Most of the phones on the planet do not yet run Android 12, which Google only released two months ago, but that won’t stop us from talking about Android 13. The first details of Google’s next version of Android are already starting to arrive and they give us at least a couple of things to look forward to in 2022.
The folks at XDA say a source with access to an early Android 13 build has given them these early details that show a change to notifications, lock screen layouts, apps and languages, and the amount of energy apps can use depending on battery.
For notifications, Google is apparently working on adding a runtime permission for notifications, essentially giving users the option to approve or disapprove an app from sending notifications upfront. Like how you get prompted to allow location or camera access, Android 13 could treat notifications similarly.

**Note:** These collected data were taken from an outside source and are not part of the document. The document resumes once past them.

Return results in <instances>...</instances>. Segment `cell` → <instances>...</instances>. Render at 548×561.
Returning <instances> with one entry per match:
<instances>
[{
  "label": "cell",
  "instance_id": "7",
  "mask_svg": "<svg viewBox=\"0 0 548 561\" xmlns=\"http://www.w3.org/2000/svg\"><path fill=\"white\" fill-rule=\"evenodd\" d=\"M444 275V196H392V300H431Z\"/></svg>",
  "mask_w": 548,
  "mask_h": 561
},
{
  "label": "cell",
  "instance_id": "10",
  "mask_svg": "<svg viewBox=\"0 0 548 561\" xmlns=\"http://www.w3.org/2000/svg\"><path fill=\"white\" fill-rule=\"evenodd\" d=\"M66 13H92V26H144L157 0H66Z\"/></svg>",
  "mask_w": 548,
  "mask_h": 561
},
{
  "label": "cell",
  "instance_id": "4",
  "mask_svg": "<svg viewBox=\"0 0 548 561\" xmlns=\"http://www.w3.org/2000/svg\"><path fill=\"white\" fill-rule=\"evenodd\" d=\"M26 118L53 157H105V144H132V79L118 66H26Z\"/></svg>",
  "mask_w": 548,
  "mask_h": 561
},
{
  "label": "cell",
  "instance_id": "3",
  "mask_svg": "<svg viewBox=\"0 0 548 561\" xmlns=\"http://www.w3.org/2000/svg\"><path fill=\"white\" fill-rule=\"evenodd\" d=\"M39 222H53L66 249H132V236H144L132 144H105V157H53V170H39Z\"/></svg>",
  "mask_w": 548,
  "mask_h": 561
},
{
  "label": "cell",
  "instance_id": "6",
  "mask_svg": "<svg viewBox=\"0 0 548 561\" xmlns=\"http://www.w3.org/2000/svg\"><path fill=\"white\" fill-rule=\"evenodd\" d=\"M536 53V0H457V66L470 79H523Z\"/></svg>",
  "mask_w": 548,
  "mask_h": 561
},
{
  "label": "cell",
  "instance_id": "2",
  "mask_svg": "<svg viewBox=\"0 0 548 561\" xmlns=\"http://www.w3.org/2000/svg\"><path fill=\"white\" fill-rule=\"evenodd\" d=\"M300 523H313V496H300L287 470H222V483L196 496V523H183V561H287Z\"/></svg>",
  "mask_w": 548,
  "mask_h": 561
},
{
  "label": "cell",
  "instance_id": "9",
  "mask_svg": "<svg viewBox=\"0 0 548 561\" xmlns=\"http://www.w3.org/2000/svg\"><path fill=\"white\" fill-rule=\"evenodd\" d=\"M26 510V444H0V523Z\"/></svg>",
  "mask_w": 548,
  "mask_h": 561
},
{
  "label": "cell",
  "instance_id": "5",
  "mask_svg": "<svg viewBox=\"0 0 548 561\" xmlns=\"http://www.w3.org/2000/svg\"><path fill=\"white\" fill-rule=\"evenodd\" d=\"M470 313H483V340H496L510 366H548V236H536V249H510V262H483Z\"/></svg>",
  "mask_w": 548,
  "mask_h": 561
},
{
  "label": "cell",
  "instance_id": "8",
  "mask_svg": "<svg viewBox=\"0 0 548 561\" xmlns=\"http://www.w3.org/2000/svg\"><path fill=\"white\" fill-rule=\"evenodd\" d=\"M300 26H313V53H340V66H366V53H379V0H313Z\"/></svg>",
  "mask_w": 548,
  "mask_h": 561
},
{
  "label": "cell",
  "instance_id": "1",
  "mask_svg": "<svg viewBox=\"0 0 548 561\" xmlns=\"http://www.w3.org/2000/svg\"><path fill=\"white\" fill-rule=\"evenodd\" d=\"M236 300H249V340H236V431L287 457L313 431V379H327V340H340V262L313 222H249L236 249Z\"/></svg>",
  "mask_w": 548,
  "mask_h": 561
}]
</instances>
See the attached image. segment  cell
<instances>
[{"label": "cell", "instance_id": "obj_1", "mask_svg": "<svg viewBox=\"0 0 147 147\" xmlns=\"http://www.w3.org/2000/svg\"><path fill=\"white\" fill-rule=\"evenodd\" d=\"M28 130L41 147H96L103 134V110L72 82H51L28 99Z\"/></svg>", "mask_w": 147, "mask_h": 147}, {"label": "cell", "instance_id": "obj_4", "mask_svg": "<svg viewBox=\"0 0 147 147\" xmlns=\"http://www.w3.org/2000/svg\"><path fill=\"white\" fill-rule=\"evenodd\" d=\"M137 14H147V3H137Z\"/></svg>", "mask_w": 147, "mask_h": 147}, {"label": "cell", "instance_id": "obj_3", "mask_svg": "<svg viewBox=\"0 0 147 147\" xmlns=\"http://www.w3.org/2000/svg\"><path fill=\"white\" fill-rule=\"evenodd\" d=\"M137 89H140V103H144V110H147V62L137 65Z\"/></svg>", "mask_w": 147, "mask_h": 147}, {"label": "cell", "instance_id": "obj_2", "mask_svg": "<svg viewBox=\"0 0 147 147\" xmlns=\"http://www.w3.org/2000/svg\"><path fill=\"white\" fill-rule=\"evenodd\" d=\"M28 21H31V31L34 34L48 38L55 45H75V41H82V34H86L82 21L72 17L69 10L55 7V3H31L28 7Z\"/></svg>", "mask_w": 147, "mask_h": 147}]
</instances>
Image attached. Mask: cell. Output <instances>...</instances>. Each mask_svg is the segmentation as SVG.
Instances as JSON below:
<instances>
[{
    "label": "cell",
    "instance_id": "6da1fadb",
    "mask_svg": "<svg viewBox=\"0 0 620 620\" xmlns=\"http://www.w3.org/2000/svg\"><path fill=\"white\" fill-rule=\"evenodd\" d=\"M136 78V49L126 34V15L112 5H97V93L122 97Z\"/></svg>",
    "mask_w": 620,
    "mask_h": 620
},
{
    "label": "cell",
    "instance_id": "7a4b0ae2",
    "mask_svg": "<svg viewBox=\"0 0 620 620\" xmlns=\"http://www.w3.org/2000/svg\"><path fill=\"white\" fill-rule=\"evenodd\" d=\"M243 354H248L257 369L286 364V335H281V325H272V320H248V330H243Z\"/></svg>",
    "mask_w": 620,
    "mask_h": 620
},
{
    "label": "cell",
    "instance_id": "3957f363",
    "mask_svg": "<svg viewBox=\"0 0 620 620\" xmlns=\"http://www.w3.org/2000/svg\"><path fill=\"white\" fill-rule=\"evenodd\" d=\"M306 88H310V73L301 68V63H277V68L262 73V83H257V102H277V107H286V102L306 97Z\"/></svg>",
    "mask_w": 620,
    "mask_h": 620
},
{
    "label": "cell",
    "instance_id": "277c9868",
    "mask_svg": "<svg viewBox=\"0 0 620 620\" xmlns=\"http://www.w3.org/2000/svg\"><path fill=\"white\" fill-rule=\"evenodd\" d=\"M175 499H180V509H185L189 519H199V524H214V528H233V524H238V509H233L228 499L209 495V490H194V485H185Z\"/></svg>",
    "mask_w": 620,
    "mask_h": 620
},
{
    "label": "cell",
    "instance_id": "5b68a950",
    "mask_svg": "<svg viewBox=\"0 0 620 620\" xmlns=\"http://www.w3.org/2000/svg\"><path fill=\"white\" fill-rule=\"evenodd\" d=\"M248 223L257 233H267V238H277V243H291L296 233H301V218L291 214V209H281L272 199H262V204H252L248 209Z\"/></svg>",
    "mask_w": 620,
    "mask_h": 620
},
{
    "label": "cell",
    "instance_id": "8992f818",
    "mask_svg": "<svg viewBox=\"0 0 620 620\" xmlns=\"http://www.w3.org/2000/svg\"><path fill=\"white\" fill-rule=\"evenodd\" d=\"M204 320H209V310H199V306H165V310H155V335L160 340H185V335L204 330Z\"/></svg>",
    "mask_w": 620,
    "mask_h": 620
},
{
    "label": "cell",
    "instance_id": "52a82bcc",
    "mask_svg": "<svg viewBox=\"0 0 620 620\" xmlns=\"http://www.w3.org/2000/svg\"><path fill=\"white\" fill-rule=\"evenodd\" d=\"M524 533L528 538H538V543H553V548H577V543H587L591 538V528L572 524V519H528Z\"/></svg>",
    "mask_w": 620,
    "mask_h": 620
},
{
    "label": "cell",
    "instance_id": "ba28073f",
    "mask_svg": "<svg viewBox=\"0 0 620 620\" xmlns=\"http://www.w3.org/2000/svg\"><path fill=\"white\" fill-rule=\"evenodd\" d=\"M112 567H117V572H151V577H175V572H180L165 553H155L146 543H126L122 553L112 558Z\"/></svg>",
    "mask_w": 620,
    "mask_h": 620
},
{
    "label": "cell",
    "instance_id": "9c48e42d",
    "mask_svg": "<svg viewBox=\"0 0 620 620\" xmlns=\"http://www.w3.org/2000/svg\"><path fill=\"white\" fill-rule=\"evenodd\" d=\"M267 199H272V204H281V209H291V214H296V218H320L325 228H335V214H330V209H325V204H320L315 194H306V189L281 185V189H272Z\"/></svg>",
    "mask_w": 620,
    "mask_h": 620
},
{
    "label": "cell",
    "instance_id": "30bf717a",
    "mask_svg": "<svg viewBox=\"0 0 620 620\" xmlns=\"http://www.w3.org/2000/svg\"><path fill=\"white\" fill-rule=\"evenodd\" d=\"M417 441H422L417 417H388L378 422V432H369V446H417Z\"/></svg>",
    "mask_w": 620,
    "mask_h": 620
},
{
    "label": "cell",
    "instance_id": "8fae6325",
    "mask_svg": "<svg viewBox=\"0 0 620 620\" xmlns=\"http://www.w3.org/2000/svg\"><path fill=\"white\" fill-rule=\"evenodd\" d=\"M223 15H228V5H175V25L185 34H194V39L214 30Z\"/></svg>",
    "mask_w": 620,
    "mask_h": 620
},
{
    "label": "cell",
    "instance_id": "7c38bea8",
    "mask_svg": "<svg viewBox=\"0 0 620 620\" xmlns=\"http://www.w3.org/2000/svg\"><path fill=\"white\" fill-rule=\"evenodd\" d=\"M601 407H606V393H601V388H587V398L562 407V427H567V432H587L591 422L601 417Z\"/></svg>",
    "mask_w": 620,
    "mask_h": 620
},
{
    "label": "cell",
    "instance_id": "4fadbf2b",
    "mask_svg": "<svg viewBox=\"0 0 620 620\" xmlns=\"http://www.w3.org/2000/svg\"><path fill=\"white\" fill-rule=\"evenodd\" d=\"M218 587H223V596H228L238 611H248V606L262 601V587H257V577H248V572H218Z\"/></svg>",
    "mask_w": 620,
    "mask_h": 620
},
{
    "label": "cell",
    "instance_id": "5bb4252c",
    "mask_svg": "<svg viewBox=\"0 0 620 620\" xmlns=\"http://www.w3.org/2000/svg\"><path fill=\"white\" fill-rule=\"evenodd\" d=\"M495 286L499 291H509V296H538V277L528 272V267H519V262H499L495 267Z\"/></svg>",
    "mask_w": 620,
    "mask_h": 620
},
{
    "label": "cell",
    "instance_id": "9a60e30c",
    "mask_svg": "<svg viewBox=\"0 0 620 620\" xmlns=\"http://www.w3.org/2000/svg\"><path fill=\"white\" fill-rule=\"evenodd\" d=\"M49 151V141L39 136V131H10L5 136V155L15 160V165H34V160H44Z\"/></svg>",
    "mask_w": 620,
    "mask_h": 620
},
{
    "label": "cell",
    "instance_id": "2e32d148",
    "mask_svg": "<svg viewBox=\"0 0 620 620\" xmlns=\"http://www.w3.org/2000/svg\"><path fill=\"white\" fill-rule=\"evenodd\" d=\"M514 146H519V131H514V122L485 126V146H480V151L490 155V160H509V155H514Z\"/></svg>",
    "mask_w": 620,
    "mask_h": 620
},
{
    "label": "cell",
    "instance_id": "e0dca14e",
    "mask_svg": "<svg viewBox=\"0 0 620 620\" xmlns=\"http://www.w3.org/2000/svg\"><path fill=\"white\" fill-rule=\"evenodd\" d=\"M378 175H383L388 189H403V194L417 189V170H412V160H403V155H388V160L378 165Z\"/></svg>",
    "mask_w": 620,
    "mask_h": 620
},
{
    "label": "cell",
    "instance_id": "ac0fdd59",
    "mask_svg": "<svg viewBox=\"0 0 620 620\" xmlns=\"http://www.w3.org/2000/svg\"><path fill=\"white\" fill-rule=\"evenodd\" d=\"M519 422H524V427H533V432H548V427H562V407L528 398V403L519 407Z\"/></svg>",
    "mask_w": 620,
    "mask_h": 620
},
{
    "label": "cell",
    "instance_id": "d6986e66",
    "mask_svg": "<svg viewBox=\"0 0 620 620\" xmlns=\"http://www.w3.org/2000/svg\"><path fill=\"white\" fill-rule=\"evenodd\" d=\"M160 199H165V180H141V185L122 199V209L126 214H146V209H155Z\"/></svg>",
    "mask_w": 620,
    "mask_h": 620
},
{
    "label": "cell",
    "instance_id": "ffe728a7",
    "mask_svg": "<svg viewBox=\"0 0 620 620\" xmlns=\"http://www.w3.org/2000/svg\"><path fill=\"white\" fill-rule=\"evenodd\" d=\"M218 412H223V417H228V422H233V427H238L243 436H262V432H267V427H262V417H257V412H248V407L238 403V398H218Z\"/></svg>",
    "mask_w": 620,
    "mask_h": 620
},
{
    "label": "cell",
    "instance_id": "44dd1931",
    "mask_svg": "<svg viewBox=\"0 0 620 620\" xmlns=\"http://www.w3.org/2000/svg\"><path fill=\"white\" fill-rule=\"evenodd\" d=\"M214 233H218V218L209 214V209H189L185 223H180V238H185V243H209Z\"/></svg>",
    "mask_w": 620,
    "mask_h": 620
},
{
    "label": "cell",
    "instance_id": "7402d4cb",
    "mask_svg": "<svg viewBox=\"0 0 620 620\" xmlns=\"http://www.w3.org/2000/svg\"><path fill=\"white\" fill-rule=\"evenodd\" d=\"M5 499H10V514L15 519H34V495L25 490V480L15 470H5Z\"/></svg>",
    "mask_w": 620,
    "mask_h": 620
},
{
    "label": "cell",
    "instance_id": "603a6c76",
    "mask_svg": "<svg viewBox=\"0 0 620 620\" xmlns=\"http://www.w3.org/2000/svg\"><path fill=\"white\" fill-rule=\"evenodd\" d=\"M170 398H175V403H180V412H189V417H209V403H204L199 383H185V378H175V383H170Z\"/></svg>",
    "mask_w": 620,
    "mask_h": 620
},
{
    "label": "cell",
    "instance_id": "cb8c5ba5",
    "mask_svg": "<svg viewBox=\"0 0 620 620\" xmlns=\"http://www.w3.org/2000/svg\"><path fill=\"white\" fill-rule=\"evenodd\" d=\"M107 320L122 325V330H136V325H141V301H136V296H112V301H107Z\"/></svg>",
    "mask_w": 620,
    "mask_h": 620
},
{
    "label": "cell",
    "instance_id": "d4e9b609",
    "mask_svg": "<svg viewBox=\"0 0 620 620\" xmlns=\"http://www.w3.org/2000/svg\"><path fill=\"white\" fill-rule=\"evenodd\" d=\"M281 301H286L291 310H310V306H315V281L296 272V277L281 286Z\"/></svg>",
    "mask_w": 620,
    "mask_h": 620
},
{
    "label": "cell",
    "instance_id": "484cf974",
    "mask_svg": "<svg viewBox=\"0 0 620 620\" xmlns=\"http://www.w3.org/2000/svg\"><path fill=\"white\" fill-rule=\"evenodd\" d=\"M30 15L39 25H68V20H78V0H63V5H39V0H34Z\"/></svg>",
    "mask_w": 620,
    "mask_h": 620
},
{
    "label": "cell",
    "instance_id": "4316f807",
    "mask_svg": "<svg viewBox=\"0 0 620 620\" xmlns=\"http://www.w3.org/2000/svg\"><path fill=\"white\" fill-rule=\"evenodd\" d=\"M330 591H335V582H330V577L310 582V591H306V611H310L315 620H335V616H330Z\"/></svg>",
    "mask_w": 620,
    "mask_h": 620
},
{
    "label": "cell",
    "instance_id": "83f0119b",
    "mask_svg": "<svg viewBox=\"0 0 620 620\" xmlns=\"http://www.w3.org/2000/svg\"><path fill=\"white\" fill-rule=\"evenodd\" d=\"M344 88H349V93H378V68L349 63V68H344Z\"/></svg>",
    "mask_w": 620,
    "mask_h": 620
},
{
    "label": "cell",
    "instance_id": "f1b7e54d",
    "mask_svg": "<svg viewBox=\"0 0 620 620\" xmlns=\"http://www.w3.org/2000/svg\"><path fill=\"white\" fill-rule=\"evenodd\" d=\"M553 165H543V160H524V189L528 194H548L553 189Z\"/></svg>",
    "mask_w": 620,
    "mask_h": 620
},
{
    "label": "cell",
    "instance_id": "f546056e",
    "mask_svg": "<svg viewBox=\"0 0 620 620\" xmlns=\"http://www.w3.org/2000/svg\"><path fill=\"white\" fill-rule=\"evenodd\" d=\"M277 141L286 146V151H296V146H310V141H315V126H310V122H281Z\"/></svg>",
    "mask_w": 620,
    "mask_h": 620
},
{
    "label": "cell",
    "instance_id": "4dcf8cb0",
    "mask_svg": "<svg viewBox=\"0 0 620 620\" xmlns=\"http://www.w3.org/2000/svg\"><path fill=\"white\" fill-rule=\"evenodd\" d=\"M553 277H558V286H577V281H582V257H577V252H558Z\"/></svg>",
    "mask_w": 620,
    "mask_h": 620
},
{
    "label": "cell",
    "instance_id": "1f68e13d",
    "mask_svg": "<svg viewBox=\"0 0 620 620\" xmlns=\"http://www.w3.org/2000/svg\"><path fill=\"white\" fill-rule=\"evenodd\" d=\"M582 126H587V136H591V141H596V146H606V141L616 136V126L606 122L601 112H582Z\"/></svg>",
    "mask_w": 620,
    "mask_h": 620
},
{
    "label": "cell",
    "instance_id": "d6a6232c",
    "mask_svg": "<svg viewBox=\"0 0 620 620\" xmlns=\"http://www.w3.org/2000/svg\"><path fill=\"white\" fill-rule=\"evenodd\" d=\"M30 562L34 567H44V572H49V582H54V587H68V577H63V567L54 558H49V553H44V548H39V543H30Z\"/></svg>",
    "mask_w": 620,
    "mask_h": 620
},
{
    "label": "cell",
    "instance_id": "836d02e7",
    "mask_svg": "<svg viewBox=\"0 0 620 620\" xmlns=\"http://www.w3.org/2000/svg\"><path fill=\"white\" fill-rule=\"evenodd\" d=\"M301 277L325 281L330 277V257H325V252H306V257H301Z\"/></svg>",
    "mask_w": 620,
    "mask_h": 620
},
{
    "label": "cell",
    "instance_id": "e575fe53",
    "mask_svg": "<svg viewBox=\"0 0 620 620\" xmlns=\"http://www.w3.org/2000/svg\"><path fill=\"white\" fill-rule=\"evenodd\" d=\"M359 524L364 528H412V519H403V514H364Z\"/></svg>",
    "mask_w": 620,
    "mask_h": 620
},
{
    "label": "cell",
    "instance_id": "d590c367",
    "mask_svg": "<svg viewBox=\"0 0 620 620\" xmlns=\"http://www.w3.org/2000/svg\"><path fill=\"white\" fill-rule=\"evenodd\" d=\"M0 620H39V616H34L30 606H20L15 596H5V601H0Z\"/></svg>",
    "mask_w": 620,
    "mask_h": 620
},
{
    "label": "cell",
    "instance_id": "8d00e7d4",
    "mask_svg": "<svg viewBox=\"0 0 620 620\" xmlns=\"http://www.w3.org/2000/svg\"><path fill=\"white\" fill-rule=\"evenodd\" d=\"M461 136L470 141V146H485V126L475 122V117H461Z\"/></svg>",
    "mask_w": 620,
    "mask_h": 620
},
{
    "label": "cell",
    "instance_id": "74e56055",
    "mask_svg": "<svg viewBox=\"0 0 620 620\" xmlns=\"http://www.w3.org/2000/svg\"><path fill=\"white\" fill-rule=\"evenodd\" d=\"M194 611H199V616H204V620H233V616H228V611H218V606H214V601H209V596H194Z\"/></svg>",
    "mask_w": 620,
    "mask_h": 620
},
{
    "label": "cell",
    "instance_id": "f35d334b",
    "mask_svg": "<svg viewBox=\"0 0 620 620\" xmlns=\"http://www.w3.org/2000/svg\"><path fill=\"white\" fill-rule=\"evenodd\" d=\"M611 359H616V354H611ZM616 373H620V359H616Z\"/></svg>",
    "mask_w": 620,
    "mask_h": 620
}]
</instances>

This may piss off developers, especially the ones who love to abuse Android’s notification system, but as a user, you should absolutely hope Google keeps this idea in Android 13 when it releases. We should all have more upfront controls over permissions, including notifications. There are few things more annoying than a new game or app sending you offers and other garbage you most definitely didn’t ask for.
For lock screen layouts, we’ve heard this before, but Google is apparently going to give you more custom options on your phone’s first screen. Right now, at least in Android 12 on Google phones, Google shows you a big centered clock when you have notifications, but then shrinks the clock up to the top left corner as notifications roll-in. For Android 13, they may let you tell the system to only always show the smaller clock in the top left that is being called the “Double-line clock.”
That’s cool I guess. I just wish they would have kept going with the multi-clock options like Samsung allows.
For languages, Android 13 might let you specify per app which language it displays. For example, you could have Chrome show German and then your messaging app show English. That’s it…that’s the idea.
And finally, for apps and the energy they are allowed to burn, Google is working on something that is likely incredible complex called TARE. TARE stands for “The Android Resource Economy” and will use some sort of algorithm to decide how much energy or battery an app can use in the background depending on the battery status. It’s called an “economy” because the idea basically lets apps trade a virtual currency to receive credits that will let them schedule resource use. I know that sounds kind of silly, but that’s the explanation I’m attempting to relay in basic terms.
There is a lot of unknown for TARE, and so we should all just sit back and wait for more details from Google on it.
Android 13 could be as early as February in Developer Preview form, should Google follow the schedule of Android 12.